Caterpillar’s home office has moved from Peoria, Illinois, to a Chicago suburb and is destined for Irving, Texas.
Photographer: Daniel Acker/Bloomberg
The headquarters moves by Caterpillar Inc. and Boeing Co. are a sign of how detached the corporate mailbox is becoming from industrial companies’ core manufacturing operations.

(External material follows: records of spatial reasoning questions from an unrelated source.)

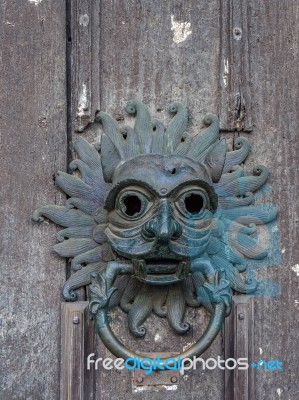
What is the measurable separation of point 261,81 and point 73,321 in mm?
517

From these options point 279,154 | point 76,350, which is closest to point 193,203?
point 279,154

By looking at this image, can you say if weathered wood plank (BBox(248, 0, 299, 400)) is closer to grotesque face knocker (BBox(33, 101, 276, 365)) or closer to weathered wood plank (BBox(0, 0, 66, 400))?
grotesque face knocker (BBox(33, 101, 276, 365))

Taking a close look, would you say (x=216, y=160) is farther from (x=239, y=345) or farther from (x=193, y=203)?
(x=239, y=345)

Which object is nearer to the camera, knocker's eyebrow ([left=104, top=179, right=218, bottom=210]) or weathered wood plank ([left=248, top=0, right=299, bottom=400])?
knocker's eyebrow ([left=104, top=179, right=218, bottom=210])

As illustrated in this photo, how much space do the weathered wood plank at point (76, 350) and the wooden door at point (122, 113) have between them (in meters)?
0.01

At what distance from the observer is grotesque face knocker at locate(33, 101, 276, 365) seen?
1416 millimetres

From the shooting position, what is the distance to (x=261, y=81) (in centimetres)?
158

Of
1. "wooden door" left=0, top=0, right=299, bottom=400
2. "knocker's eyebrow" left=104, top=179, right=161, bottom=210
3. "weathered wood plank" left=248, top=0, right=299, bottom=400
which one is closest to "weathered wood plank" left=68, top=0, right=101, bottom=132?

Caterpillar announced on Tuesday that it would move its global headquarters to an existing office in Irving, Texas — part of the Dallas-Fort Worth area — from its current location in the Chicago suburb of Deerfield, Illinois. It’s the second big manufacturing company to ditch Illinois in as many months, with Boeing announcing in May that it would move its headquarters to Arlington, Virginia, from Chicago. What’s particularly striking about both moves is just how few jobs will be affected: In Caterpillar’s case, the headquarters shift involves about 230 employees. That compares with the more than 17,000 mostly manufacturing workers that will continue to operate in Illinois for now and Caterpillar’s total global workforce of more than 107,000. At Boeing, the office reshuffling is primarily about finding new desks for Chief Executive Officer Dave Calhoun and Chief Financial Officer Brian West. Asked this week how many jobs would move to Virginia, Calhoun said: “Almost none — like none.” Boeing isn’t planning any new buildings; the company will instead fill unused space at its existing defense campus in Arlington.